# Injecting one or many surveys

`streamobs.observed.StreamInjector` injects observational effects (photometric
errors, observed magnitudes, detection flags) into a stream catalog. **The same
class handles a single survey or several at once** — there is no separate
multi-survey class. When several surveys are injected together, every survey
describes the *same physical stars*, so you can build catalogs that carry both
Rubin/LSST and Roman photometry for one stream.

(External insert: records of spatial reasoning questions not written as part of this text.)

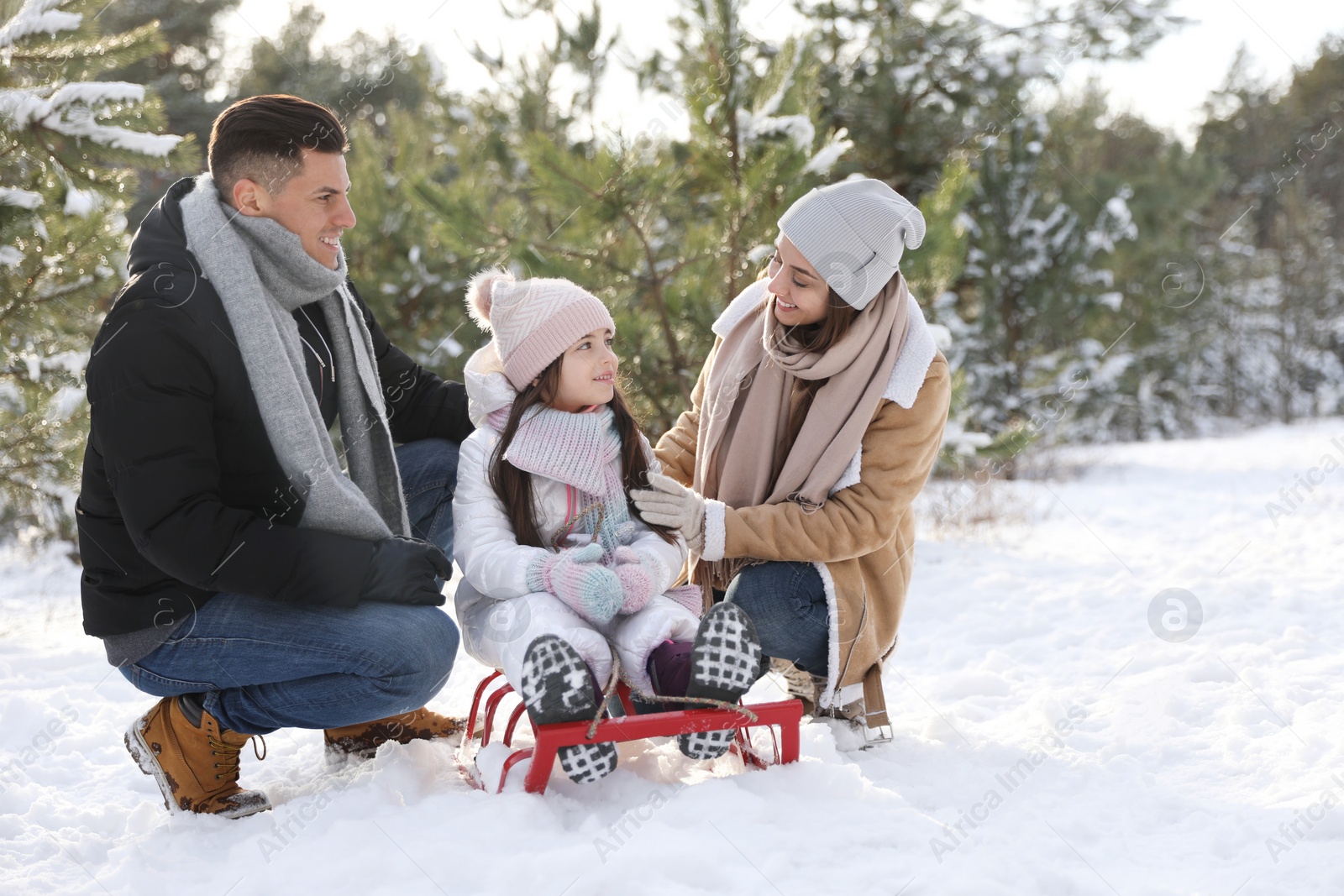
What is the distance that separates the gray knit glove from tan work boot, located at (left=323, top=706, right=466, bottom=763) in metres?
0.77

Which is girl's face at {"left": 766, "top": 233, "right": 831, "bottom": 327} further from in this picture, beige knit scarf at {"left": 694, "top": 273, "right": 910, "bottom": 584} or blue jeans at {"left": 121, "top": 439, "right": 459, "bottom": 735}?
blue jeans at {"left": 121, "top": 439, "right": 459, "bottom": 735}

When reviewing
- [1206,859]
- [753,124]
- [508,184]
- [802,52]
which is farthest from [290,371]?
[508,184]

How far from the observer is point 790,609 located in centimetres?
246

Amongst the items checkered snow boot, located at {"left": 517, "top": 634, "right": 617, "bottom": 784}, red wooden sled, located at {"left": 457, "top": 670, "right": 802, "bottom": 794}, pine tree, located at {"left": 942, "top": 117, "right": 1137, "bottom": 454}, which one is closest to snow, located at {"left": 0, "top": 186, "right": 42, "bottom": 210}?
red wooden sled, located at {"left": 457, "top": 670, "right": 802, "bottom": 794}

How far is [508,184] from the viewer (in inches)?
243

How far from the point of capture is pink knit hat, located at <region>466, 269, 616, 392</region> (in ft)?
7.49

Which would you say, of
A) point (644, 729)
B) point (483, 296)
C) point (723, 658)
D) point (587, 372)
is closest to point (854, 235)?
point (587, 372)

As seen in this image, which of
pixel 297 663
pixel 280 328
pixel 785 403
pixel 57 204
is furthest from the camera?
pixel 57 204

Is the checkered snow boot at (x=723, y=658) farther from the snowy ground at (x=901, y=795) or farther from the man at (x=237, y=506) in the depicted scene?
the man at (x=237, y=506)

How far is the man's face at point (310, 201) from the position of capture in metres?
2.16

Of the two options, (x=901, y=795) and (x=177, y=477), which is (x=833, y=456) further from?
(x=177, y=477)

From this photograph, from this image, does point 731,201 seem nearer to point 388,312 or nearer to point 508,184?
point 508,184

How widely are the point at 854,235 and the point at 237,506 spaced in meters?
1.55

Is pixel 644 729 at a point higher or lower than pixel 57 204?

## Constructing an injector

Pass one survey, or several:

```python
from streamobs.observed import StreamInjector

# One survey (loaded by name; `release` etc. forwarded to Survey.load).
# Its namespace is "{name}_{release}", here "lsst_dc2".
inj = StreamInjector("lsst", release="dc2")

# Several surveys as a list of specs — each spec is a survey name, a Survey, or a
# {"survey": ..., "release": ...} dict. The namespace is derived from each loaded
# Survey ("lsst_dc2", "roman_dc2"), NOT from any key you supply.
inj = StreamInjector([
    {"survey": "lsst", "release": "dc2"},
    {"survey": "roman", "release": "dc2"},
])

# A list of plain names loads each release-less, so the namespace is the bare
# name ("lsst", "roman").
inj = StreamInjector(["lsst", "roman"])
```

- The namespace (the column prefix) is always the survey's own
  `{name}_{release}` ({attr}`streamobs.surveys.Survey.namespace`). A `{key: spec}`
  dict is also accepted, but the keys are containers only — the namespace is
  re-derived from each `Survey`, not taken from the key.
- `primary` selects the survey whose footprint drives the shared sky placement
  (defaults to the first survey).
- `inj.surveys` is the `{namespace: Survey}` mapping; `inj.primary` (alias
  `inj.survey`) is the primary `Survey`, and `inj.primary_namespace` its namespace
  string.

## Injecting

```python
# Single survey: `bands` is the shorthand (defaults to ['r', 'g']).
out = inj.inject(df, bands=["r", "g"], stream_config=cfg, seed=42)

# Several surveys: give the bands per survey as a {namespace: [bands]} dict,
# keyed by each survey's namespace ({name}_{release}).
out = inj.inject(
    df,
    bands={"lsst_dc2": ["r", "g"], "roman_dc2": ["F106", "F158"]},
    stream_config=cfg,
    seed=42,
)
```

A plain list is rejected for a multi-survey injector (it is ambiguous), and a
`bands` dict referencing an unknown namespace raises `ValueError`.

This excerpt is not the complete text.